OPDRACHT 1:
Beantwoord op basis van de tekst over ICT en lokale economische ontwikkeling de volgende vragen:
(a) Waar in de rapportage staat de betekenis van de begrippen?
(b) Hoe zijn de begrippen gedrukt wanneer ze voor het eerst worden gebruikt?
(c) Voor wie schept de ICT-revolutie volgens Priemus (2002) juist kansen?
OPDRACHT 2: Geef uit de tekst over ICT en lokale economische ontwikkeling woordelijk het gedeelte weer van "2.1INLEIDING" tot en met "op ICT ontwikkeling.".
OPDRACHT 3: Noem alle partijen waarmee stadsbesturen volgens de tekst over ICT en lokale economische ontwikkeling kunnen samenwerken.

De betekenis van deze begrippen is achter in de rapportage terug te vinden in de verklarende woordenlijst.

De eerste keer dat deze begrippen worden gehanteerd zijn ze vet gedrukt.

(12)

ICT en lokale economische ontwikkeling

2.1INLEIDING

Tegenwoordig wordt informatie- en communicatietechnologie (ICT) door veel beleidsmakers gezien als een belangrijk beleidsinstrument2. De mogelijkheden van ICT, kan voor vele sociale en economische kwesties een uitkomst bieden. Zo zouden onder andere verkeerscongestie, de mate van publieke betrokkenheid en ook lokale economische groei, gebaat zijn bij de toepassing van ICT (Cohen et al, 2002). Ook Priemus (2002) betoogt dat de ICT revolutie juist voor de steden kansen schept. Zo attendeert hij er op dat stadsbesturen, in samenwerking met marktpartijen, burgers en regiogemeenten, niet alleen achterstanden kunnen inhalen, maar ook kansen kunnen benutten. In menig strategische nota of gebiedsvisie haakt men dan ook in op ICT ontwikkeling.

ICT is echter een relatief nieuw verschijnsel, en mede hierdoor zijn de uitwerkingen nog niet volledig uitgekristalliseerd. De huidige inzichten leveren nog te weinig bewijsvoering voor effecten die met een dergelijk beleidsinstrument doorgaans worden beoogd. Veel van de verwachtingen zijn gebaseerd op assumpties, of worden geëxtrapoleerd uit onvergelijkbare situaties.

REGELS:
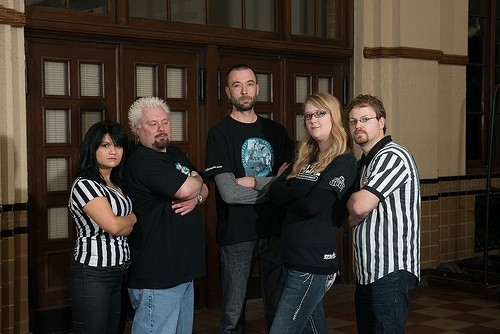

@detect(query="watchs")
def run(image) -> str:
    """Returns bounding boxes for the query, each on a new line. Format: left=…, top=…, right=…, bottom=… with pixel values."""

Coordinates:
left=197, top=194, right=203, bottom=205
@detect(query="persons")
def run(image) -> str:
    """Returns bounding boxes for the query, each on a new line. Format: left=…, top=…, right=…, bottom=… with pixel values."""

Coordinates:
left=66, top=120, right=139, bottom=334
left=265, top=92, right=358, bottom=334
left=204, top=63, right=296, bottom=334
left=112, top=96, right=210, bottom=334
left=344, top=94, right=422, bottom=334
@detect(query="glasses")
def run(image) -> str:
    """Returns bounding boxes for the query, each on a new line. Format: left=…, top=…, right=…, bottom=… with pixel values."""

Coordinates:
left=303, top=111, right=329, bottom=120
left=348, top=117, right=377, bottom=125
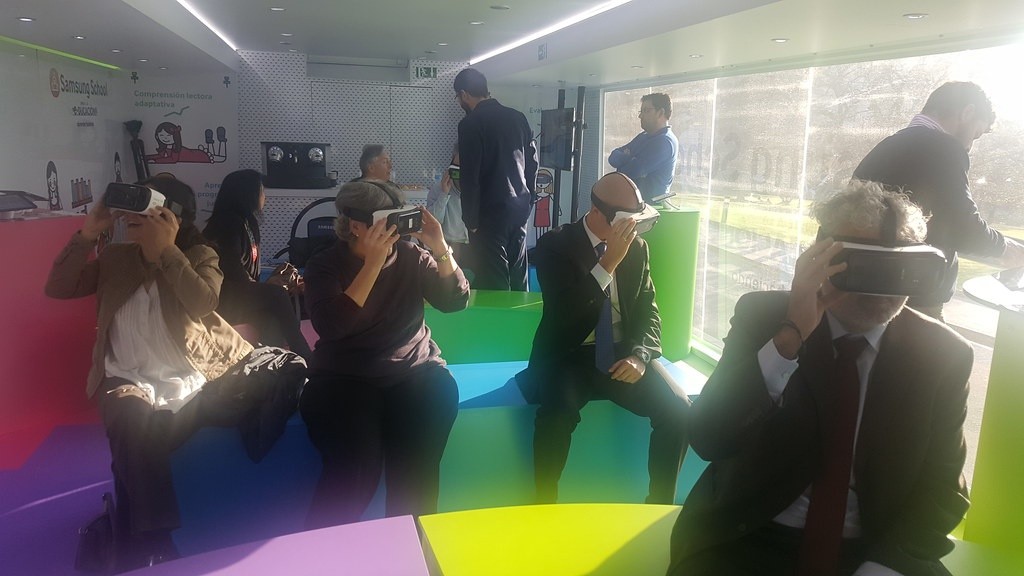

RESULTAAT 1:
(a) Achter in de rapportage, in de verklarende woordenlijst.
(b) Vet gedrukt.
(c) Voor de steden.

RESULTAAT 2:
2.1INLEIDING

Tegenwoordig wordt informatie- en communicatietechnologie (ICT) door veel beleidsmakers gezien als een belangrijk beleidsinstrument2. De mogelijkheden van ICT, kan voor vele sociale en economische kwesties een uitkomst bieden. Zo zouden onder andere verkeerscongestie, de mate van publieke betrokkenheid en ook lokale economische groei, gebaat zijn bij de toepassing van ICT (Cohen et al, 2002). Ook Priemus (2002) betoogt dat de ICT revolutie juist voor de steden kansen schept. Zo attendeert hij er op dat stadsbesturen, in samenwerking met marktpartijen, burgers en regiogemeenten, niet alleen achterstanden kunnen inhalen, maar ook kansen kunnen benutten. In menig strategische nota of gebiedsvisie haakt men dan ook in op ICT ontwikkeling.

RESULTAAT 3: Marktpartijen, burgers en regiogemeenten.